[Newbie] Getting "unspecified launch failure" errors

Hello everyone,

I’m very new to CUDA programming, and I’m working my way through the Kirk & Hwu book, and one of the first things I’m trying to do is adding two matrices. This should be really easy, and I’m sure I’m missing something really obvious, but the error message I’m getting is thoroughly unhelpful. I’m running this on my laptop running Fedora 20 and a GTX 265M card.

The offending code is here:

HANDLE_ERROR( cudaMalloc( (void**)&dev_A, rows*cols*sizeof(int) ) );
HANDLE_ERROR( cudaMalloc( (void**)&dev_B, rows*cols*sizeof(int) ) );
HANDLE_ERROR( cudaMalloc( (void**)&dev_C, rows*cols*sizeof(int) ) );

HANDLE_ERROR( cudaMemcpy( dev_A, A, rows*cols*sizeof(int), cudaMemcpyHostToDevice ) );
HANDLE_ERROR( cudaMemcpy( dev_B, B, rows*cols*sizeof(int), cudaMemcpyHostToDevice ) );

dim3 block( 16, 16 );
dim3 grid( (rows + 15)/16, (cols + 15)/16 );

matrix_add<<< grid, block >>>( A, B, C, rows, cols );
HANDLE_ERROR( cudaMemcpy( C, dev_C, rows*cols*sizeof(int), cudaMemcpyDeviceToHost ) );

The last cudaMemcpy is where my code is erroring out. Again, I’m sure I’m missing something really easy. Thanks in advance!

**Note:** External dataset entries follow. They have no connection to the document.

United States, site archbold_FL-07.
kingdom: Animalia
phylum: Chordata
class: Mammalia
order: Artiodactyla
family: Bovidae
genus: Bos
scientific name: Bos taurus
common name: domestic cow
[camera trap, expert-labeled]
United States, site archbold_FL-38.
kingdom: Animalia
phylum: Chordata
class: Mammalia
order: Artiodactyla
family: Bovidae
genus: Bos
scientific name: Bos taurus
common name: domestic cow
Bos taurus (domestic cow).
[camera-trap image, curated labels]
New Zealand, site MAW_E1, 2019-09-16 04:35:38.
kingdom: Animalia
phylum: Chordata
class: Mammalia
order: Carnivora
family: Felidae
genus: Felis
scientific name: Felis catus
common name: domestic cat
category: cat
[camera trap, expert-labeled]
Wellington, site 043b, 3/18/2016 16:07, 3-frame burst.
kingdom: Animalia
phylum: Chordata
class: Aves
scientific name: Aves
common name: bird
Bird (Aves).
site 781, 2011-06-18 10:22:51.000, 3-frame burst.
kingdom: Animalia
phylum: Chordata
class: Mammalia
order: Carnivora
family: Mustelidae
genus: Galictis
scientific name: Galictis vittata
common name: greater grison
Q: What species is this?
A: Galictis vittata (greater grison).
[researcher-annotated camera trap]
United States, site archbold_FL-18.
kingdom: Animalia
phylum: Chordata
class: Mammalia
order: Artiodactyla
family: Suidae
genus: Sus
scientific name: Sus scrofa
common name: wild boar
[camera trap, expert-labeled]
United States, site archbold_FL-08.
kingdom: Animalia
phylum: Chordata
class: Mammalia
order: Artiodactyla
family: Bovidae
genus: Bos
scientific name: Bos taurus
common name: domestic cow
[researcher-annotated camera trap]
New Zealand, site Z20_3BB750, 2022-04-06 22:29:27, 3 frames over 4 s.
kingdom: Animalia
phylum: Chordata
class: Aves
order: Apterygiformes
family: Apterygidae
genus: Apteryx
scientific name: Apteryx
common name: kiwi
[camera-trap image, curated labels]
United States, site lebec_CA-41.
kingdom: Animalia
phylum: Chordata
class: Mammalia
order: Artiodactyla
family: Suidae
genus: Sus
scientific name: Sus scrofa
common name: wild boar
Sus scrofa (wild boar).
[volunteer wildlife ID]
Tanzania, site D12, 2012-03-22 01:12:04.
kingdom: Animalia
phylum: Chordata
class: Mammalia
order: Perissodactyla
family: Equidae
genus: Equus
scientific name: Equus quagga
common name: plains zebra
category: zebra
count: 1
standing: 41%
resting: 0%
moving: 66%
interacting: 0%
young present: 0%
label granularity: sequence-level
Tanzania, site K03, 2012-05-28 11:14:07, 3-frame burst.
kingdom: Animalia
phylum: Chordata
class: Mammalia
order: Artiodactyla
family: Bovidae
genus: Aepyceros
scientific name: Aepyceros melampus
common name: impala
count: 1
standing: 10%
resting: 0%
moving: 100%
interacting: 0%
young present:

Shouldn’t you be passing dev_A, dev_B, and dev_C to your kernel, instead of A,B,C ?

like this:

matrix_add<<< grid, block >>>( dev_A, dev_B, dev_C, rows, cols );

You are absolutely correct. As I said, I knew it was something extremely obvious, but I had stared at the problem too long to figure it out.